**Text segment:**
* * *
News:

MASM32 SDK Description, downloads and other helpful links
MASM32.com New Forum Link
masmforum WebSite

Windows File Caching semantics?

Started by Mark Jones, May 11, 2009, 04:29:42 AM

Previous topic - Next topic

Mark Jones

Question about Windows file caching---according to this MS article, "The [Win2k] file cache ... operates on files, or, more specifically, [256kb] sections of files. When file sections are referenced, they are mapped into an area of virtual memory by the Cache Manager."

Q: Does this mean ALL file sections are cached automatically? And by "section," are they referring to actual PE sections, or just 256kb chunks of data? Lastly, are there any file sections which are excluded, or have a higher or lower priority?

This is to efficiently code an application which should force caching of frequently-accessed data for as long as possible. (If such a thing is possible.)
"To deny our impulses... foolish; to revel in them, chaos." MCJ 2003.08

UtillMasm

Windows 2000?
* * *
**Items:**
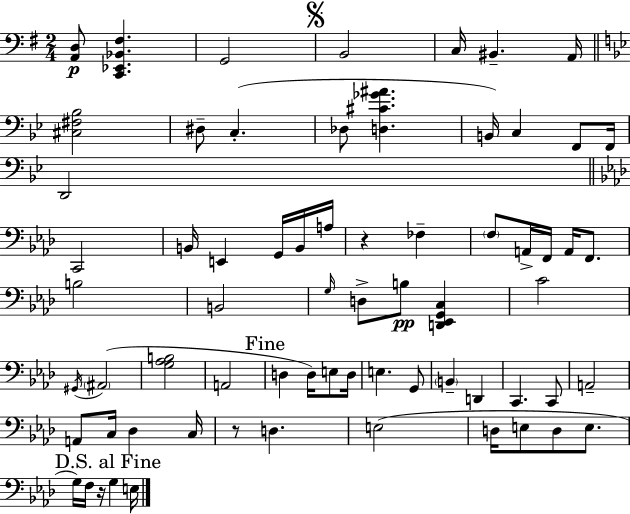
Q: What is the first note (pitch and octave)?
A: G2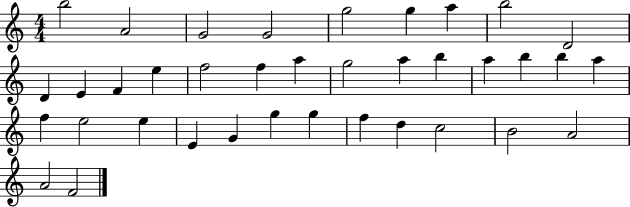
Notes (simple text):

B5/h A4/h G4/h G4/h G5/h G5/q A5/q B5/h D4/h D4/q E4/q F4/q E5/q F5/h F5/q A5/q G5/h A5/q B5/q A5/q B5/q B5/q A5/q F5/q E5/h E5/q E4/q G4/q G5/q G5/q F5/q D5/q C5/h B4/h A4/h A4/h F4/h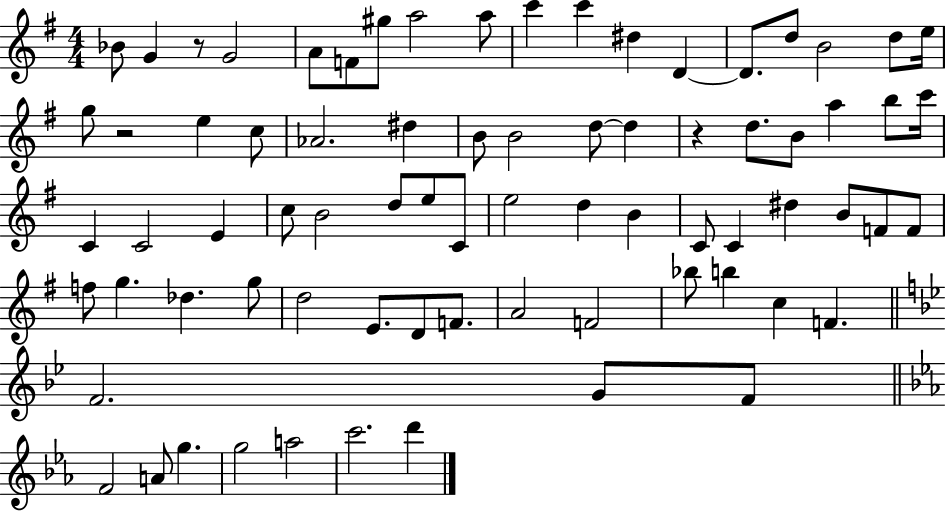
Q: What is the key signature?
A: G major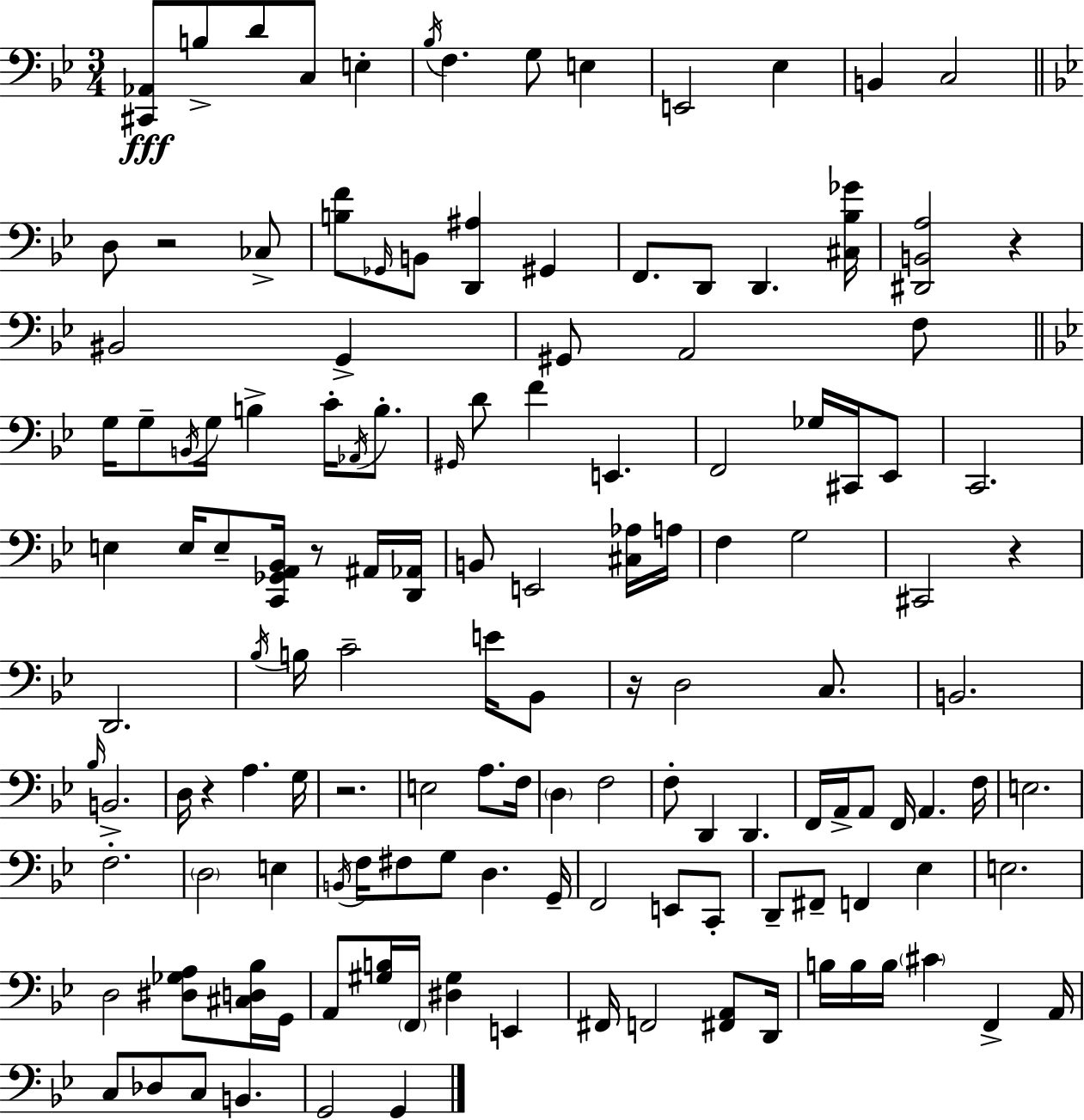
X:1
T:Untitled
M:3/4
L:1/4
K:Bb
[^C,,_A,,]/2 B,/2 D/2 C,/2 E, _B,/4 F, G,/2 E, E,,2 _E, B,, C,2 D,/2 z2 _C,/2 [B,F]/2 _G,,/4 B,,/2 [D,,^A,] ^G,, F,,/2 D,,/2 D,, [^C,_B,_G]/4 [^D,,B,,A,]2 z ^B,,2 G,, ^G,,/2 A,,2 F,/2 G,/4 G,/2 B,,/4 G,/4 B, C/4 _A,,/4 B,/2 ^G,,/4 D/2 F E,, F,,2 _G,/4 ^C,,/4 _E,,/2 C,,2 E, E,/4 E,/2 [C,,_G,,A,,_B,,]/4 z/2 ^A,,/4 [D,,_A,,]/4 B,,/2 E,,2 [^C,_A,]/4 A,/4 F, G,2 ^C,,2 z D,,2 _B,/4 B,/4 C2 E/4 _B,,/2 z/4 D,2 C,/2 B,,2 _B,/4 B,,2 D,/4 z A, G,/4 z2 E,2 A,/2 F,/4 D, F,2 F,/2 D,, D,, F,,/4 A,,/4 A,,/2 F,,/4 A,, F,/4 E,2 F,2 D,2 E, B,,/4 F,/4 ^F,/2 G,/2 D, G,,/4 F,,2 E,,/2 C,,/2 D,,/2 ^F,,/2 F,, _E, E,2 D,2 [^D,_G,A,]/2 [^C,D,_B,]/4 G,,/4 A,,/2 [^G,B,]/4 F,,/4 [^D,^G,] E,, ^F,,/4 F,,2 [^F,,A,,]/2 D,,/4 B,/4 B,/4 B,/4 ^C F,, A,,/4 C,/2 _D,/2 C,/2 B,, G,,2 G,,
* * *
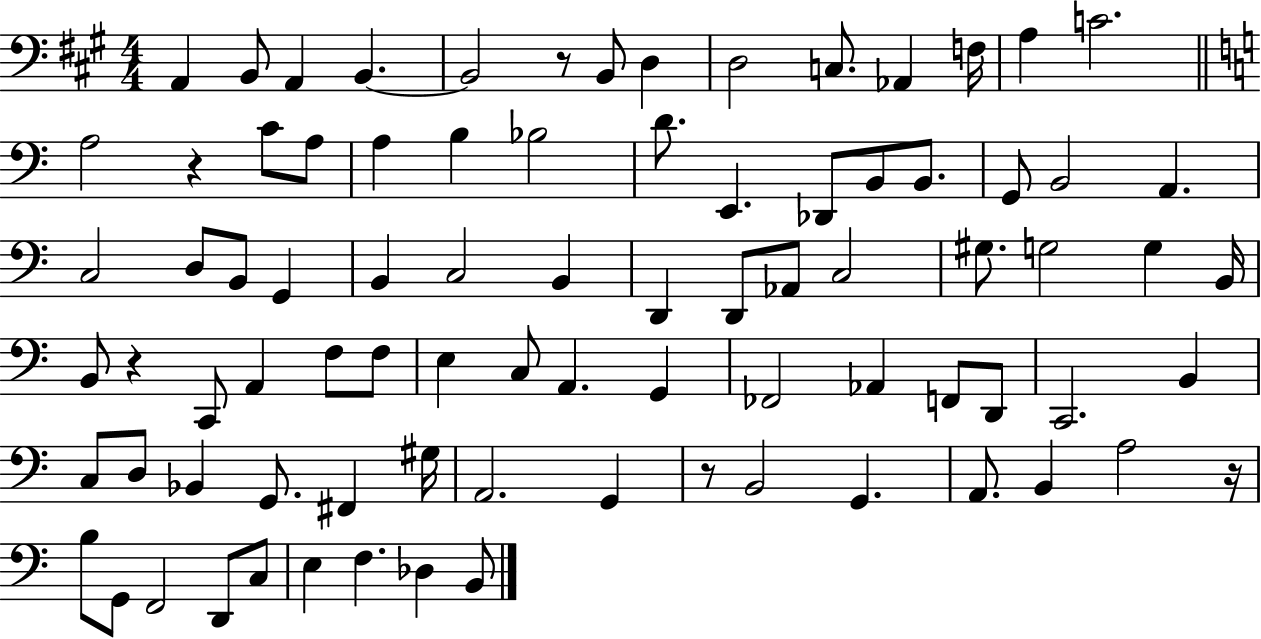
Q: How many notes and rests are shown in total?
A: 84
* * *
**Aim 1:** Repeat the Windows file caching thread word for word, starting at "Started by Mark" and ending at "or lower priority?".
**Aim 2:** Go on with the Windows file caching thread from the point where it stops.
The listing comes from a separate source.

**Task response 1:**
Started by Mark Jones, May 11, 2009, 04:29:42 AM

Previous topic - Next topic

Mark Jones

Question about Windows file caching---according to this MS article, "The [Win2k] file cache ... operates on files, or, more specifically, [256kb] sections of files. When file sections are referenced, they are mapped into an area of virtual memory by the Cache Manager."

Q: Does this mean ALL file sections are cached automatically? And by "section," are they referring to actual PE sections, or just 256kb chunks of data? Lastly, are there any file sections which are excluded, or have a higher or lower priority?

**Task response 2:**
i only have vista and win7.

my question:

       'Physical memory: Total 2045, Cached: 1422, Free: 0'

how to disable the 'Cached' guy?

Mark Jones

The 'Cached' part is good -- the bigger this is, the better Windows will run overall, because the more data will be in memory. As soon as a program asks for more memory than is free however, the cache shrinks automatically. This is normal behavior. Zero free looks a little strange though. I do not have Vista or Win7, but it looks like a larger pagefile may help.
"To deny our impulses... foolish; to revel in them, chaos." MCJ 2003.08

dedndave

there are several schools of thought about memory management and disk caches
(the two are very similar, as well as closely related)
each school of thought varies slightly in details
they are best viewed in flow-chart form, generally
to discover the precise school of thought selected by the MS programmers when they write the OS would be a real neat trick
in fact, they probably consider it "proprietary information" (basically because they would have difficulty fully describing it)
i remember seeing one memory manager described (this was about 1981, so the details have likely been much improved upon)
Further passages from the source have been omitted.